Pub Game Ideas and Costumes
Aside from whatever drinking may go on at a pub (which is its primary purpose), there are often games and other entertainments on offer, some ‘traditional’, others more recent.
No pub-themed party is complete without a game of darts. Both dart board and dart (also known as an ‘arrow’ in British pub slang) costumes exist.
Although some pubs have small bowling alleys (and both skittle and bowling ball costumes are available on the market), an alternate game using smaller skittles – Nine-Men’s-Morris – is also played.
Although ‘traditional’ gambling machines (‘one-armed bandits’) can be found in pubs, others which test trivia knowledge are also popular. Gaming machine costumes available tend to be more the kind found in a fairground, but don’t let that stop some ingenuity.
Aside from the games aspect, the entertainment might involve either dressing as a visiting entertainer, such as a stand-up comedian, a travelling musician or the ever-popular Morris Dancers. These latter wear ribbons and bells, come in groups known as ‘sides’, and their dances are said to be originally derived from ‘Moorish’ dances brought back from the Crusades in the Holy Land in early English history.
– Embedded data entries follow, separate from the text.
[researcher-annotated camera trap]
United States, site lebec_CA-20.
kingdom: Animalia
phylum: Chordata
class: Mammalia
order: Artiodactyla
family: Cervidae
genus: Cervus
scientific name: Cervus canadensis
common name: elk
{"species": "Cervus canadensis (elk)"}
You can run any of the following entertainments as part of the party:
- A karaoke segment
- A quiz night session
- A Britain’s Got Talent/X-Factor-type event
Pub Food and Drink Ideas
To complete your pub-themed party, you’ll need the perfect pub food and drinks.
Standard items of party food such as crisps and nuts are usually available at pubs to buy but are sometimes offered as complementary bar snacks (the salty snacks improve your thirst!). Other snacks, such as pickled onions, pickled eggs and small cubes of cheese, may also be offered.
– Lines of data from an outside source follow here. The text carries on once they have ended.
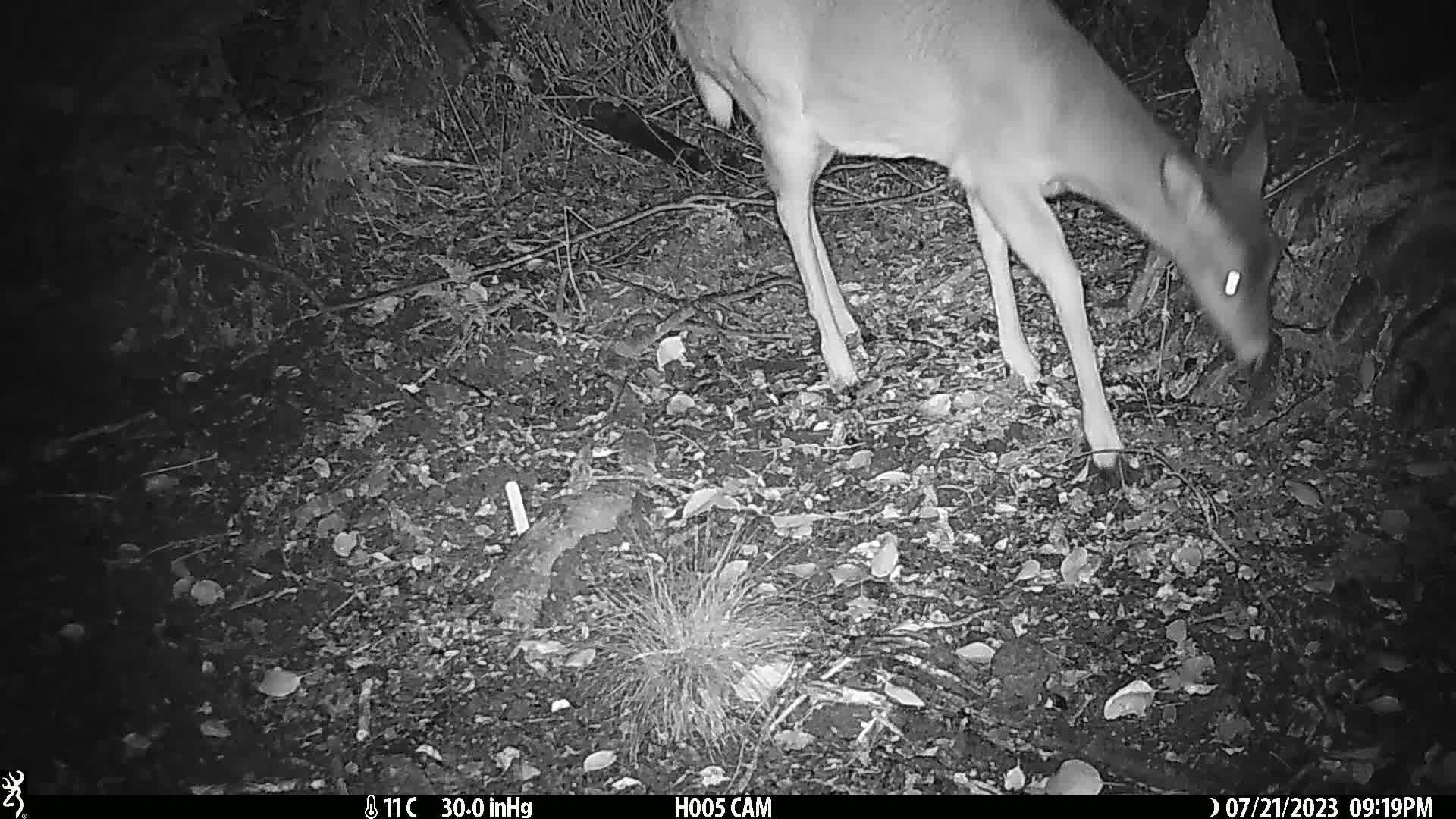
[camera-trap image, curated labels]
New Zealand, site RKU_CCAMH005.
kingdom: Animalia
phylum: Chordata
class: Mammalia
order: Artiodactyla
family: Cervidae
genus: Odocoileus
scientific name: Odocoileus virginianus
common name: white-tailed deer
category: white tailed deer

In addition, there are some more interesting pub snacks available such as pork scratchings (pork rind fried and flavour coated) and bread and dripping (bread spread with the dripping from beef joints cooked in the pub’s kitchen when making meals).
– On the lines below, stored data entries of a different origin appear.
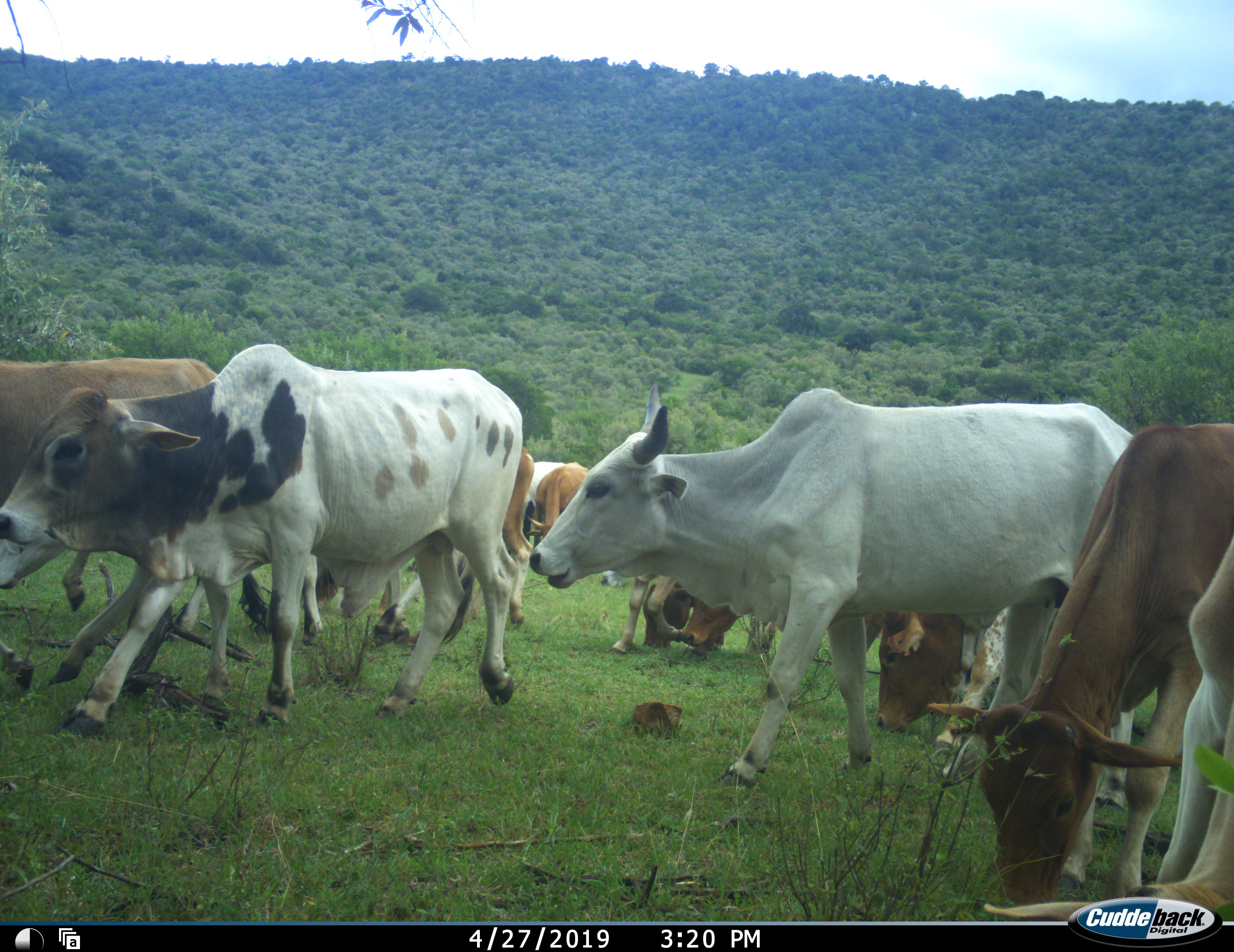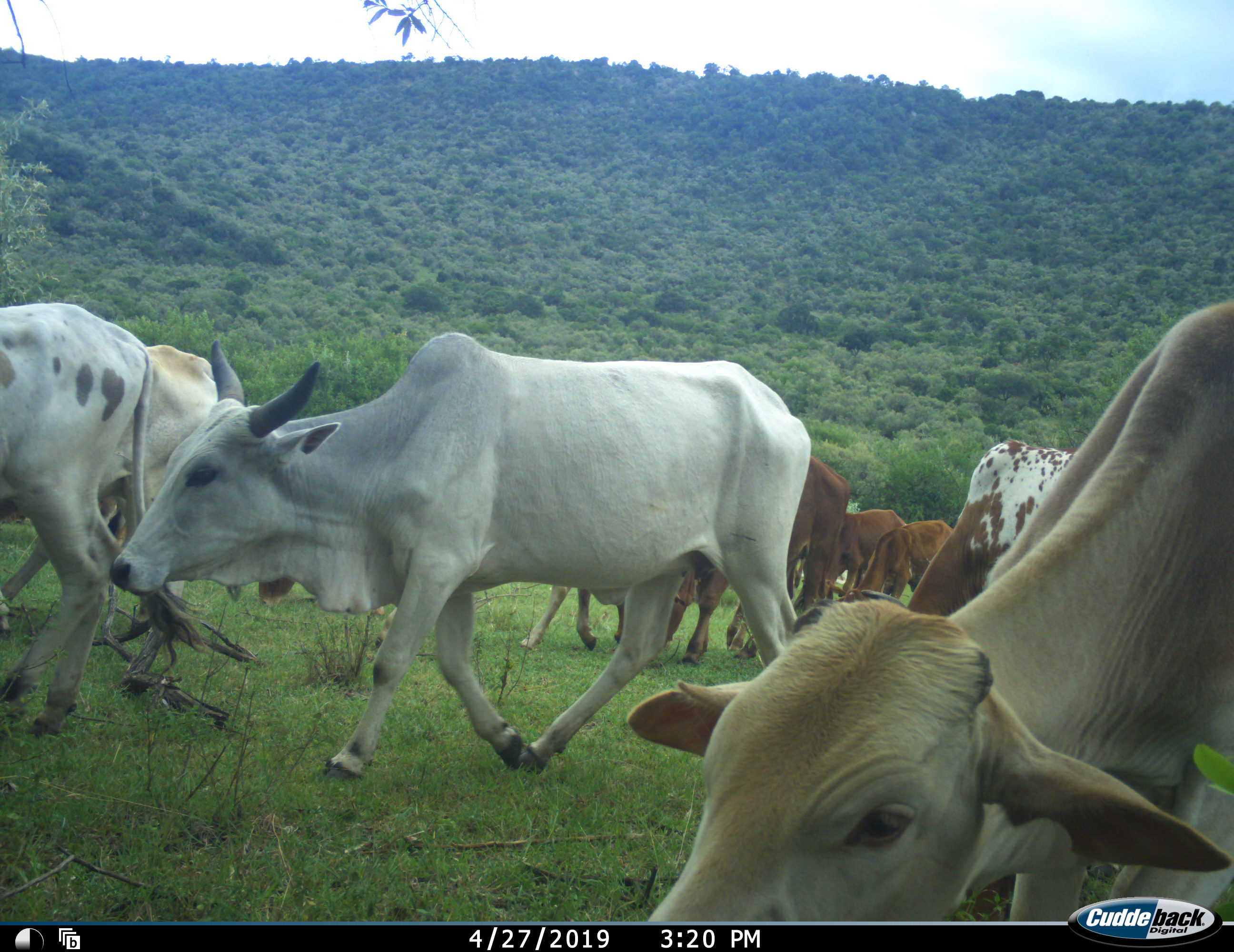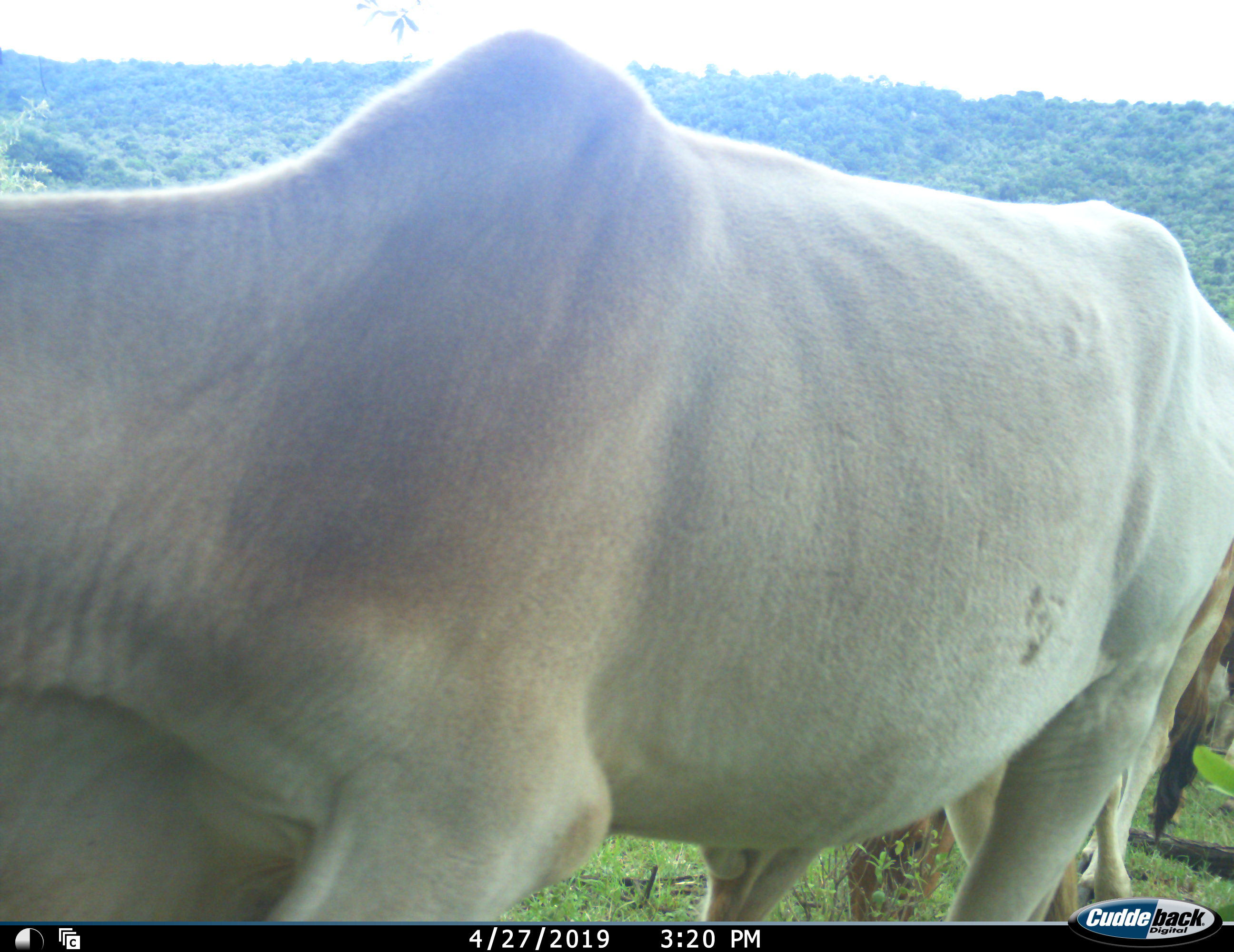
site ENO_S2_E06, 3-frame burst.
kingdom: Animalia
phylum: Chordata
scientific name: Vertebrata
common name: domestic animal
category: domesticanimal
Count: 11-50.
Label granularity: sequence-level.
Whilst cocktails and spirits are available in most pubs, British pubs are mostly about the beer. (Lager and cider are also popular, but bear with me.)
Some beers, such as Guinness, the Irish stout, are known internationally, but there are a good number of large British breweries and an increasing number of smaller, local micro-breweries – some pubs have their own – with a wide range of beer products on both ‘draught’ (out of a beer tap), ‘bottle’ (Guess!) and somewhere in between – mini-barrels such as firkins containing a good few pints. The problem is that each of these breweries (like others around the world) produces beers with weird and wild names, and some of you might want to take your costume inspiration from these.
Additional information on the eccentricities of the British pub can, of course, be found on the internet, but hopefully, the above gives you food for thought on a novel theme.